=== TEXT EXTRACT ===
I keep trying to find out if it is supposed to be there or not. i do need to contact them. Book is usable, just not convenient because half of recipe is before kid's book section and half after.

ASnd thanks for the site on conversion! Hooray. You saved me hours!


----------



## Phoenix (Oct 2, 2011)

My pleasure!


----------



## makeitsew2750 (Jan 23, 2011)

Amazon offers a lot of electric pressure cooker books for free if you do a search and also if you belong to Facebook there are plenty of groups with recipes and plenty of help and they even cover if you are doing Weight Watchers or are Vegan and ones that pertain to the correct model you are using. I love the recipes from other countries I have tried.


----------



## judyr (Feb 20, 2011)

Somebody was reading my mind. I was in Walmart today and was looking at the Insta-Pot wondering how good it was. After listening to all you cooks out there, I just might get me one. Like one gal said, it is only me and my husband but could make stuff and freeze it. Great ideas, from all of you.


----------



## makeitsew2750 (Jan 23, 2011)

For the most part I cook for just myself but you can downsize recipes or like was said put in the freezer or invite a friend over. Just an FYI if you join any of the groups on Face Book it is called an "Instant Pot" and some might get a little testy if it is called anything else. They do have the 3 qt. size ones but I would just go with the 6 so you have company covered. BTW I got an Air Fryer over Christmas that I absolutely love and works well for just me.


----------



## Bunbun (Feb 13, 2013)

=== RECORDS PROVIDED ===
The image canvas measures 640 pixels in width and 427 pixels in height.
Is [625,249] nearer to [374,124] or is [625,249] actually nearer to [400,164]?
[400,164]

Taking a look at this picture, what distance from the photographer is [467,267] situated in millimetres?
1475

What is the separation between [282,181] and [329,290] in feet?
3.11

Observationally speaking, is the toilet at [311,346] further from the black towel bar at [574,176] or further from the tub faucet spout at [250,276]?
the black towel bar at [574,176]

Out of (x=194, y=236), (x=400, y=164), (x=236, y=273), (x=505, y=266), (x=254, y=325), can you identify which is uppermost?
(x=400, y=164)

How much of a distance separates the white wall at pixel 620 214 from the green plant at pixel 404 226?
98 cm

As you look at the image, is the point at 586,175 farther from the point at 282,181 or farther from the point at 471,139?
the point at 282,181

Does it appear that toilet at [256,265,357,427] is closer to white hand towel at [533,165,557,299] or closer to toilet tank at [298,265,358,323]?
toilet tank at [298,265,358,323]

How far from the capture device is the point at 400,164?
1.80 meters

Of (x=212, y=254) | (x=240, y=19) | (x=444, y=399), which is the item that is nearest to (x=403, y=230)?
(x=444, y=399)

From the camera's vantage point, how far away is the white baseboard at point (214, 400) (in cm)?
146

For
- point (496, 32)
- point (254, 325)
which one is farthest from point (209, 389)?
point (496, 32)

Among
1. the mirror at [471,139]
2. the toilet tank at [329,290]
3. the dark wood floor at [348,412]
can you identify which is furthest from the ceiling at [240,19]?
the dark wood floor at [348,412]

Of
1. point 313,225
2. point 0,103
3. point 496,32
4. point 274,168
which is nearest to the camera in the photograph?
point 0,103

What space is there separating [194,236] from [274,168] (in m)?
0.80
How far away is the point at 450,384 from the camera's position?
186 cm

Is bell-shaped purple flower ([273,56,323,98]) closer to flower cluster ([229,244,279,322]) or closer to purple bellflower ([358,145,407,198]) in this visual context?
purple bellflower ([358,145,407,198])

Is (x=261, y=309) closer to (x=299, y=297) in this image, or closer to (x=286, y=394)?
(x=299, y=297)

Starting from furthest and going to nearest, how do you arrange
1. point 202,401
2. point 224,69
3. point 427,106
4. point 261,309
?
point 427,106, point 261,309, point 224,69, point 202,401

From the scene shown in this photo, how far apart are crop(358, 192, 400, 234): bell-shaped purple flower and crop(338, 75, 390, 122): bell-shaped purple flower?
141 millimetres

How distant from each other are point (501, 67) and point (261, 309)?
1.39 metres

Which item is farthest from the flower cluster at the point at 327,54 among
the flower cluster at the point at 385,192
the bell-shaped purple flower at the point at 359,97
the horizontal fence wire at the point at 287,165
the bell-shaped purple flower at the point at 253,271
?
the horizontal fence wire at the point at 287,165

=== TASKS ===
**1.** Answer these questions about the pressure cooker thread:
(a) What does Amazon offer for free if you do a search?
(b) In which store was judyr looking at the Insta-Pot?
(c) What appliance did makeitsew2750 get over Christmas?
**2.** Repeat the listing word for word. Begin at the line of the listing that contains "From the scene" and continue through the end of the listing.

=== ANSWER SET ===
**1.**
(a) A lot of electric pressure cooker books.
(b) Walmart.
(c) An Air Fryer.

**2.**
From the scene shown in this photo, how far apart are crop(358, 192, 400, 234): bell-shaped purple flower and crop(338, 75, 390, 122): bell-shaped purple flower?
141 millimetres

How distant from each other are point (501, 67) and point (261, 309)?
1.39 metres

Which item is farthest from the flower cluster at the point at 327,54 among
the flower cluster at the point at 385,192
the bell-shaped purple flower at the point at 359,97
the horizontal fence wire at the point at 287,165
the bell-shaped purple flower at the point at 253,271
?
the horizontal fence wire at the point at 287,165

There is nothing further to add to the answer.